Tous ceux qui se livrent à l'étude comparée des religions peuvent rechercher l'exactitude de ces affirmations ; ils seront stupéfaits de voir la persistance de l'amour de Dieu et l'abnégation avec laquelle tous ces Fils de Dieu ont été prêts à se sacrifier pour le bien de leurs semblables.

Il est par conséquent sage et utile de se souvenir que :

"Les mêmes évènements se reproduisent dans les vies des différents dieux solaires, et l'histoire antique fourmille de correspondances de ce genre. L'Isis égyptienne, comme Marie de Bethléem, était invoquée sous le nom de Notre Dame Immaculée, L'Etoile de la Mer, la Reine des Cieux, la Mère de Dieu. Les images la représentent, debout sur le croissant de la lune et couronnée d'étoiles, berçant son enfant Horus, tandis qu'une croix apparaît sur le dossier du siège sur lequel il est assis, trônant sur les genoux de sa mère. La Vierge du Zodiaque est dépeinte dans toutes les anciennes représentations, comme une femme allaitant un enfant – le prototype de toutes les Madones ultérieures, avec leurs enfants divins, nous montrant l'origine de ce symbole. De même Devaki est représentée tenant le divin Krishna dans ses bras, tout comme Mylitta ou Istar de Babylone, qu'on nous montre également couronnée d'étoiles et portant l'enfant Tammuz sur ses genoux. Mercure et Esculape, Bacchus et Hercule, Persée et les Dioscures, Mithra et Zoroastre étaient tous, de par leur naissance, humains et divins à la fois." [10]

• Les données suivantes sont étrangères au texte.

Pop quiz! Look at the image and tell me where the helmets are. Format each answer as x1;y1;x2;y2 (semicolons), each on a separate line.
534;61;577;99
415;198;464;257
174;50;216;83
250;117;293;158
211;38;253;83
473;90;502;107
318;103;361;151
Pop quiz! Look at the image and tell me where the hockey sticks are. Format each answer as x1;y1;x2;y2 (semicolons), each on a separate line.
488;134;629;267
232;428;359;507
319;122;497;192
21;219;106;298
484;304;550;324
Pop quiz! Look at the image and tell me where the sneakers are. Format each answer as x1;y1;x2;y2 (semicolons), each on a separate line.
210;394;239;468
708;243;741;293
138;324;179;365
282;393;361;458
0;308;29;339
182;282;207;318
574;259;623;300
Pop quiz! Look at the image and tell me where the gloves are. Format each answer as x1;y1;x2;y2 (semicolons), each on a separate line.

Il n'est pas sans intérêt de rappeler que la cathédrale de Notre-Dame [62] de Paris est édifiée sur l'emplacement d'un ancien temple dédié à Isis, et que l'Église primitive se servit souvent d'une fête soi-disant païenne pour déterminer le rite chrétien ou fixer la date d'un jour de fête. Même la fête de la naissance du Christ au 25 décembre, a été établie de cette façon. L'auteur que nous venons de citer nous dira en effet :

"Voici ce que nous apprend Williamson au sujet de la fixation de la naissance de Jésus au 25 décembre : "Tous les chrétiens savent que, de nos jours, le 25 décembre est la fête officielle de la naissance de Jésus, mais beaucoup d'entre eux ignorent qu'il n'en a pas toujours été ainsi. Il y a eu, paraît-il, cent trente six dates différentes, fixées par les diverses sectes chrétiennes. Lightfoot la situe le 15 septembre, d'autres en février, d'autres en août. Épiphane cite deux sectes : L'une célébrait la naissance de Jésus en juin, L'autre en juillet. La question fut définitivement tranchée par le pape Jules en 337, et saint Chrysostome, écrivant en 390, dit : "C'est aussi ce jour (25 décembre) que Rome adopta récemment pour la naissance du Christ, afin que les chrétiens puissent célébrer cette fête sans être dérangés, tandis que les païens étaient occupés par leurs propres cérémonies (les Brumalies ou fêtes de Bacchus)." [11]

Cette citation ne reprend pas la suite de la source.